What to produce >> Set down every entry word for word. Omit the pictures.
== Recorded data ==
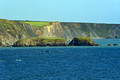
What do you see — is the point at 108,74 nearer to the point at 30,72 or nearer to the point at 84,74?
the point at 84,74

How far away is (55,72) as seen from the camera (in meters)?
80.1

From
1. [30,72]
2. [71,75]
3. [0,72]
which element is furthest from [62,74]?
[0,72]

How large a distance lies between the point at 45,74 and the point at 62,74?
3.42 m

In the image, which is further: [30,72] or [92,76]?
[30,72]

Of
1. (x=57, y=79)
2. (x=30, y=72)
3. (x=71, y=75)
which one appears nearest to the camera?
(x=57, y=79)

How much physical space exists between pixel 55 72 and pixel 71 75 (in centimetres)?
637

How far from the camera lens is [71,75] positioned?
74.6 meters

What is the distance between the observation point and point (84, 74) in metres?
76.4

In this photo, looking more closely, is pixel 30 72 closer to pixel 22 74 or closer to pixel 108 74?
pixel 22 74

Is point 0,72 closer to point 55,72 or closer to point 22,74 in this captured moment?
point 22,74

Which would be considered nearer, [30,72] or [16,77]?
[16,77]

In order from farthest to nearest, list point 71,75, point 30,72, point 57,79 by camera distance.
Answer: point 30,72 < point 71,75 < point 57,79

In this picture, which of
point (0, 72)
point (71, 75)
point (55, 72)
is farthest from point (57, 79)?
point (0, 72)

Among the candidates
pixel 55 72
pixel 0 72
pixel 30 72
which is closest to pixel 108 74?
pixel 55 72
===
Solution for this problem >>
What do you see — is the point at 108,74 nearer to the point at 30,72 or nearer to the point at 84,74?
the point at 84,74

How far away is (55,72) as seen from the camera (in meters)?
80.1

From
1. [30,72]
2. [71,75]
3. [0,72]
which element is furthest from [62,74]?
[0,72]

How large a distance lies between the point at 45,74 and the point at 62,74?
3.42 m

In the image, which is further: [30,72] or [92,76]?
[30,72]

Of
1. (x=57, y=79)
2. (x=30, y=72)
3. (x=71, y=75)
which one appears nearest to the camera?
(x=57, y=79)

How much physical space exists between pixel 55 72 and pixel 71 75 (in centimetres)?
637

How far from the camera lens is [71,75] positioned?
74.6 meters

What is the distance between the observation point and point (84, 74) in metres?
76.4

In this photo, looking more closely, is pixel 30 72 closer to pixel 22 74 or closer to pixel 108 74?
pixel 22 74

Is point 0,72 closer to point 55,72 or closer to point 22,74 in this captured moment?
point 22,74

Which would be considered nearer, [30,72] or [16,77]?
[16,77]

In order from farthest to nearest, list point 71,75, point 30,72, point 57,79 by camera distance.
Answer: point 30,72 < point 71,75 < point 57,79

In this picture, which of
point (0, 72)
point (71, 75)
point (55, 72)
is farthest from point (57, 79)?
point (0, 72)

Among the candidates
pixel 55 72
pixel 0 72
pixel 30 72
which is closest to pixel 108 74?
pixel 55 72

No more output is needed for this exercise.